### Given task A
Reproduce the part of the commutator tool head claims that opens with the words "10. The commutator" and closes with "rest of the pins.".
### Given task B
In the commutator tool head claims, list every claim number that another claim refers back to, in order of first appearance.

### Document segment
============================================================

7. The commutator tool head of claim 6, wherein exactly two of the
pins are commutator-rotational-alignment pins and are not
circumferentially adjacent ones of the pins.
8. The commutator tool head of claim 7, wherein the
commutator-aligning pins are substantially identical in length, and
wherein the rest of the pins are substantially identical in
length.
9. The commutator tool head of claim 2, also including an ejector
longitudinally movable with respect to the pins and disposed to
longitudinally move the gripped commutator after the engaged
gripper is in the disengaged state.
10. The commutator tool head of claim 1, wherein exactly one or two
of the pins are commutator-rotational-alignment pins and are longer
than the rest of the pins.
11. The commutator tool head of claim 10, also including a gripper,
wherein the gripper has an engaged state and a disengaged state,
wherein the gripper is axially disposable within the bore of the
commutator in the disengaged state, and wherein the axially
disposed gripper grips the commutator from within the bore in the
engaged state.
12. A commutator tool head for engaging a commutator having a bore
and having tangs surrounding the bore, wherein the commutator tool
head comprises: a) a substantially circular array of
circumferentially-spaced-- apart and commutator-tang-straightening
pins, wherein the array has a longitudinal axis, wherein the pins
are disposed substantially parallel to the longitudinal axis,
wherein the pins are longitudinally disposable to enter the spaces
between the tangs to engage and straighten the tangs, wherein
exactly two of the pins are commutator-rotational-alignment pins
and are longer than the rest of the pins, wherein the two
commutator-rotational-alignment pins are not circumferentially
adjacent each other, wherein the two
commutator-rotational-alignment pins are substantially identical in
length, and wherein the rest of the pins are substantially
identical in length; b) an expandable collet substantially
coaxially aligned with the longitudinal axis, wherein the
expandable collet has an unexpanded, disengaged state and an
expanded, engaged state, wherein the expandable collet is axially
disposable within the bore of the commutator in the unexpanded,
disengaged state, and wherein the axially disposed expandable
collet grips the commutator from within the bore in the expanded,
engaged state; and c) a ring ejector substantially coaxially
aligned with the longitudinal axis, longitudinally movable with
respect to the pins, and disposed to longitudinally move the
gripped commutator after the expandable collet is in the
unexpanded, disengaged state.

============================================================

(A run of records)

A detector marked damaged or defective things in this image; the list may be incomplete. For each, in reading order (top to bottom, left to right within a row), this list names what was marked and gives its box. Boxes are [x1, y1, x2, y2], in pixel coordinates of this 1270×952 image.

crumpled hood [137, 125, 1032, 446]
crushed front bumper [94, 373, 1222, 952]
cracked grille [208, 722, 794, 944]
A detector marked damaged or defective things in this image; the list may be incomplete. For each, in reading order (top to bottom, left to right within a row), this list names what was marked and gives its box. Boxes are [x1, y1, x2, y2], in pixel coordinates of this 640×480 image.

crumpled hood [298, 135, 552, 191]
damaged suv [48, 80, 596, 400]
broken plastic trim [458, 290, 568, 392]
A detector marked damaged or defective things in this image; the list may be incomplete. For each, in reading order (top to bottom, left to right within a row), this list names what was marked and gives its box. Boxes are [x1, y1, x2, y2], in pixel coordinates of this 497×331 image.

============================================================

### Complete response A
10. The commutator tool head of claim 1, wherein exactly one or two
of the pins are commutator-rotational-alignment pins and are longer
than the rest of the pins.

### Complete response B
Claims 6, 7, 2, 1, and 10.